To cope with hard times in the oil business, Halliburton experimented with winning clients by offering a different approach to pricing major construction projects. The company agreed to be paid for major oil-field service contracts in a lump sum rather than typical reimbursement for costs, plus a profit margin.

Such turnkey contracts, which required Halliburton to eat cost overruns, also required it to keep a tight lid on costs and schedules. Changes to any plan required negotiations with the customer, which sometimes created more delays and cost overruns.

Not without riskHalliburton wasn't alone in offering such deals. The company's competitors were trying similar approaches.

But a big offshore project in Brazil known as Barracuda-Caratinga showed the dangers of such projects.

Cost overruns and delays on that project have forced Halliburton to take charges that reduced its earnings three times, including a $173 million pretax hit last quarter.

As Halliburton was signing these new kind of contracts, the company also adopted a new way to account for cost overruns.

This new method for accounting for cost overruns was permissible under generally accepted accounting principles.
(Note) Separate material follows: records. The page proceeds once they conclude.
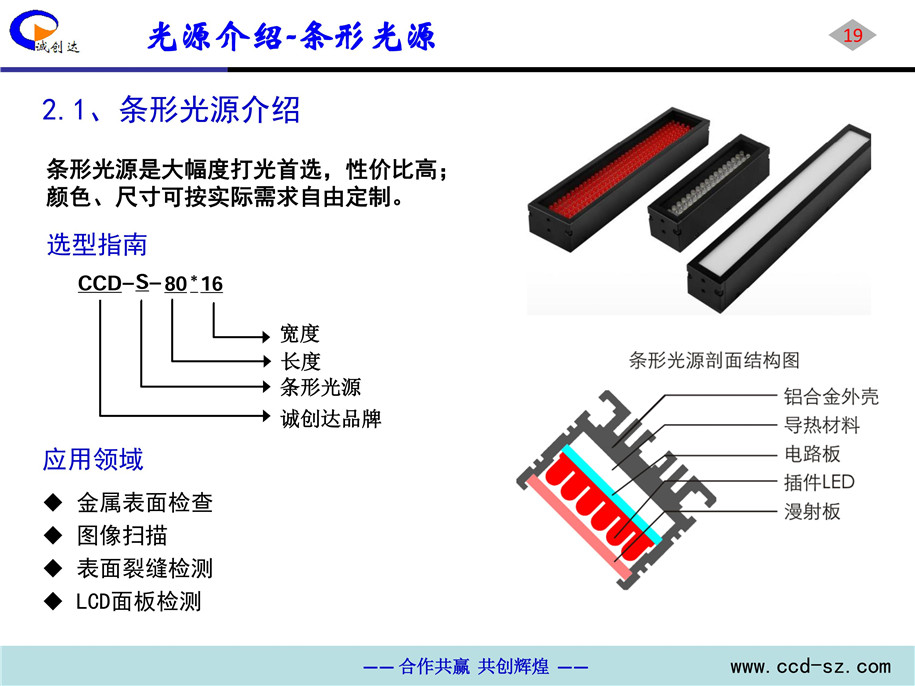 诚创达

光源介绍-条形光源

19

2.1、条形光源介绍

条形光源是大幅度打光首选，性价比高；颜色、尺寸可按实际需求自由定制。

选型指南

CCD-S-80*16

宽度
长度
条形光源
诚创达品牌

应用领域

◆ 金属表面检查
◆ 图像扫描
◆ 表面裂缝检测
◆ LCD面板检测

条形光源剖面结构图

铝合金外壳
导热材料
电路板
插件LED
漫射板

—— 合作共赢 共创辉煌 ——

www.ccd-sz.com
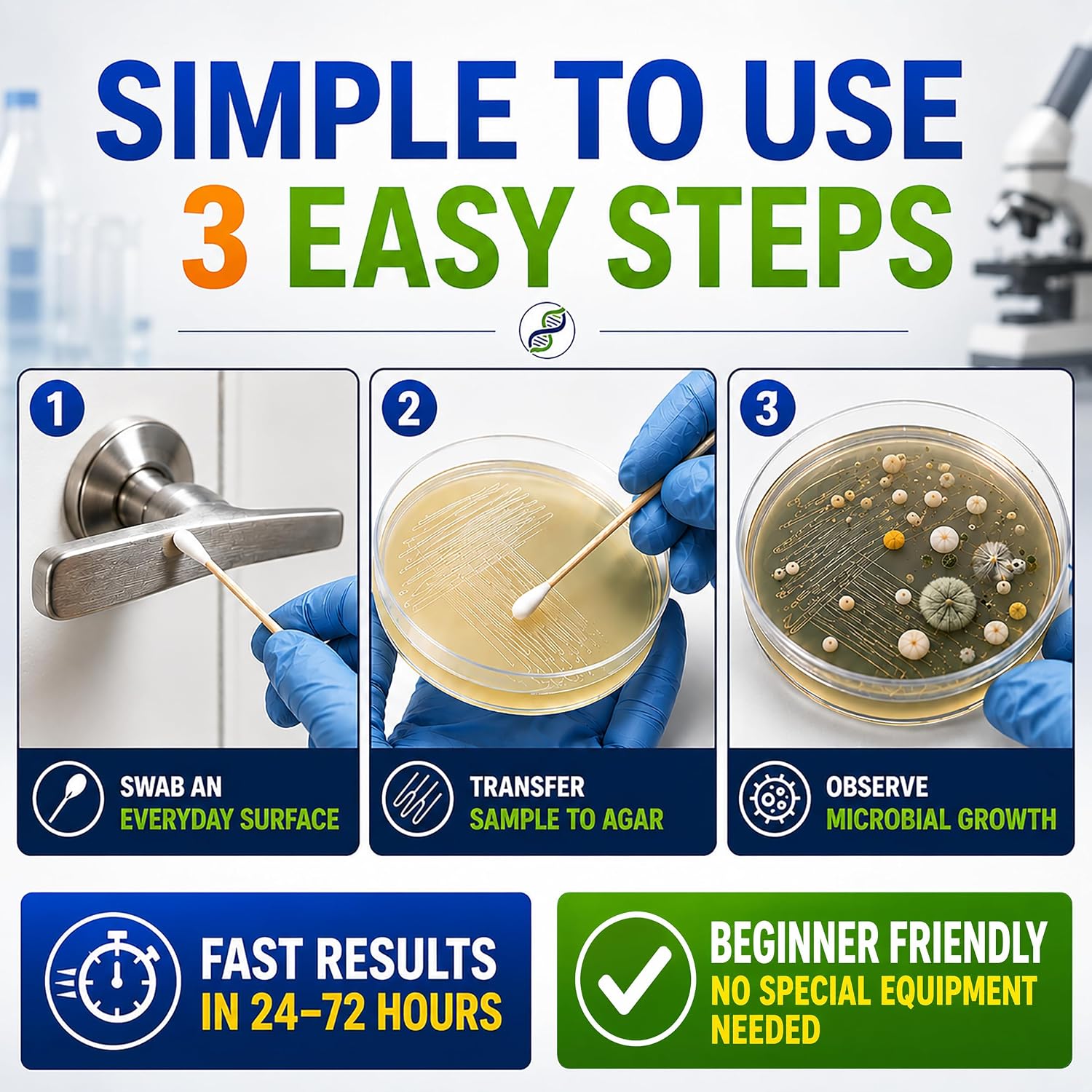 SIMPLE TO USE
3 EASY STEPS

1
SWAB AN
EVERYDAY SURFACE

2
TRANSFER
SAMPLE TO AGAR

3
OBSERVE
MICROBIAL GROWTH

FAST RESULTS
IN 24–72 HOURS

BEGINNER FRIENDLY
NO SPECIAL EQUIPMENT NEEDED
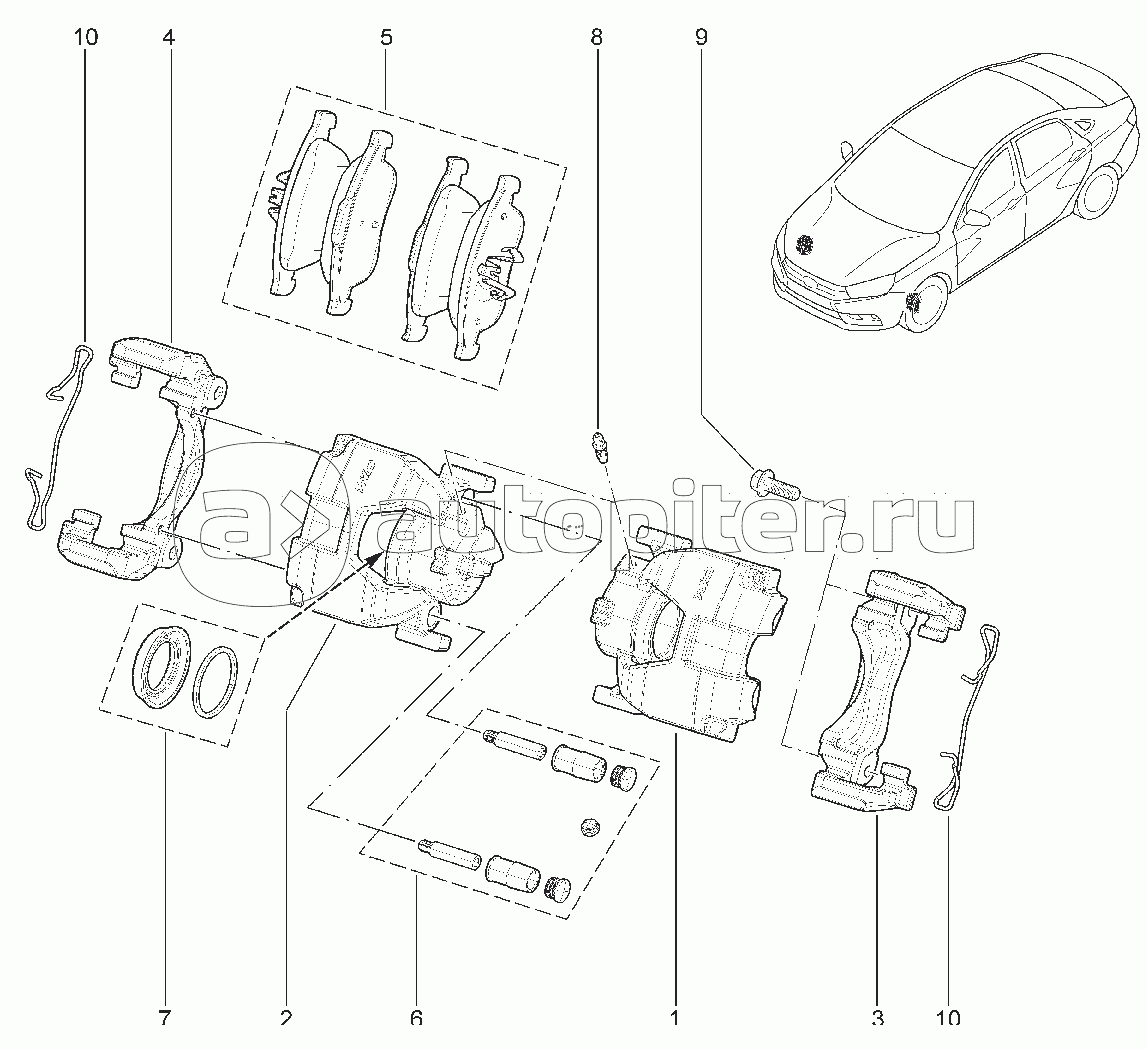 10
4
5
8
9

autopiter.ru

7
2
6
1
3
10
But Halliburton didn't tell shareholders about the change, even though the switch kicked up the company's pretax income for 1998 by 46 percent with no significant change in its operations.

Earlier this month, the Securities and Exchange Commission fined Halliburton $7.5 million for failing to notify investors of the change.

The SEC also slapped two former company executives, the one-time chief financial officer and the one-time controller.

A shareholder lawsuit over the accounting change appeared close to settlement this month. Attorneys for the Archdiocese of Milwaukee, however, have asked a judge in Dallas to reconsider, arguing their investigation suggests accounting problems were more widespread.
The SEC took no action against Cheney, noting that he had cooperated with the probe.

Still, that leaves the vice president on that unenviable list of top corporate executives who have to claim they were unaware of the accounting sleights of hand performed by subordinates.
As Cruikshank sees it, Cheney's performance can best be summed up by the stock price. During his tenure, amid volatile times in the industry, Halliburton's share price, accounting for a stock split, rose from less than $20 a share to $54.

That doesn't take into account the troubles he left behind. Today, Halilburton's stock is trading near $29 a share.